You are viewing a plain text version of this content. The canonical link for it is here.
Posted to user@spark.apache.org by Kishor Bachhav <kb...@pivotal.io> on 2015/10/28 13:52:50 UTC
nested select is not working in spark sql
Hi,
I am trying to execute below query in spark sql but throws exception
select n_name from NATION where n_regionkey = (select r_regionkey from
REGION where r_name='ASIA')
Exception:
Exception in thread "main" java.lang.RuntimeException: [1.55] failure:
``)'' expected but identifier r_regionkey found
select n_name from NATION where n_regionkey = (select r_regionkey from
REGION where r_name='ASIA')
^
at scala.sys.package$.error(package.scala:27)
at
org.apache.spark.sql.catalyst.AbstractSparkSQLParser.parse(AbstractSparkSQLParser.scala:36)
at
org.apache.spark.sql.SnappyParserDialect.parse(snappyParsers.scala:65)
at
org.apache.spark.sql.SQLContext$$anonfun$3.apply(SQLContext.scala:169)
at
org.apache.spark.sql.SQLContext$$anonfun$3.apply(SQLContext.scala:169)
at
org.apache.spark.sql.SparkSQLParser$$anonfun$org$apache$spark$sql$SparkSQLParser$$others$1.apply(SparkSQLParser.scala:115)
at
org.apache.spark.sql.SparkSQLParser$$anonfun$org$apache$spark$sql$SparkSQLParser$$others$1.apply(SparkSQLParser.scala:114)

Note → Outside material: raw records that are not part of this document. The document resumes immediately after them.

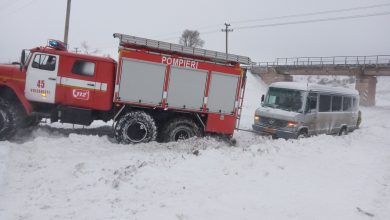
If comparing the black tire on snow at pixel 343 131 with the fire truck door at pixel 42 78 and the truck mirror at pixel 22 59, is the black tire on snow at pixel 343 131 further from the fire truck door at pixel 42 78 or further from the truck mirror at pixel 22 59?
the truck mirror at pixel 22 59

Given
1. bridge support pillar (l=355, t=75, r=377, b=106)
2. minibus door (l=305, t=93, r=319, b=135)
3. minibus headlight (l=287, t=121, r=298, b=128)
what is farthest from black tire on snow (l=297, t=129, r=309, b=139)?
bridge support pillar (l=355, t=75, r=377, b=106)

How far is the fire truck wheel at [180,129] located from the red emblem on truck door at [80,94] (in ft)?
8.56

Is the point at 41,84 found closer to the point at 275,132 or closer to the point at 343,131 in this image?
the point at 275,132

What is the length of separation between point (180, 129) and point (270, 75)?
44130 millimetres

at scala.util.parsing.combinator.Parsers$Success.map(Parsers.scala:136)
at scala.util.parsing.combinator.Parsers$Success.map(Parsers.scala:135)
at
scala.util.parsing.combinator.Parsers$Parser$$anonfun$map$1.apply(Parsers.scala:242)
at
scala.util.parsing.combinator.Parsers$Parser$$anonfun$map$1.apply(Parsers.scala:242)
at
scala.util.parsing.combinator.Parsers$$anon$3.apply(Parsers.scala:222)
at
scala.util.parsing.combinator.Parsers$Parser$$anonfun$append$1$$anonfun$apply$2.apply(Parsers.scala:254)
at
scala.util.parsing.combinator.Parsers$Parser$$anonfun$append$1$$anonfun$apply$2.apply(Parsers.scala:254)
at
scala.util.parsing.combinator.Parsers$Failure.append(Parsers.scala:202)
at
scala.util.parsing.combinator.Parsers$Parser$$anonfun$append$1.apply(Parsers.scala:254)
at
scala.util.parsing.combinator.Parsers$Parser$$anonfun$append$1.apply(Parsers.scala:254)
at
scala.util.parsing.combinator.Parsers$$anon$3.apply(Parsers.scala:222)
at
scala.util.parsing.combinator.Parsers$$anon$2$$anonfun$apply$14.apply(Parsers.scala:891)
at
scala.util.parsing.combinator.Parsers$$anon$2$$anonfun$apply$14.apply(Parsers.scala:891)
at scala.util.DynamicVariable.withValue(DynamicVariable.scala:57)
at
scala.util.parsing.combinator.Parsers$$anon$2.apply(Parsers.scala:890)
at
scala.util.parsing.combinator.PackratParsers$$anon$1.apply(PackratParsers.scala:110)
at
org.apache.spark.sql.catalyst.AbstractSparkSQLParser.parse(AbstractSparkSQLParser.scala:34)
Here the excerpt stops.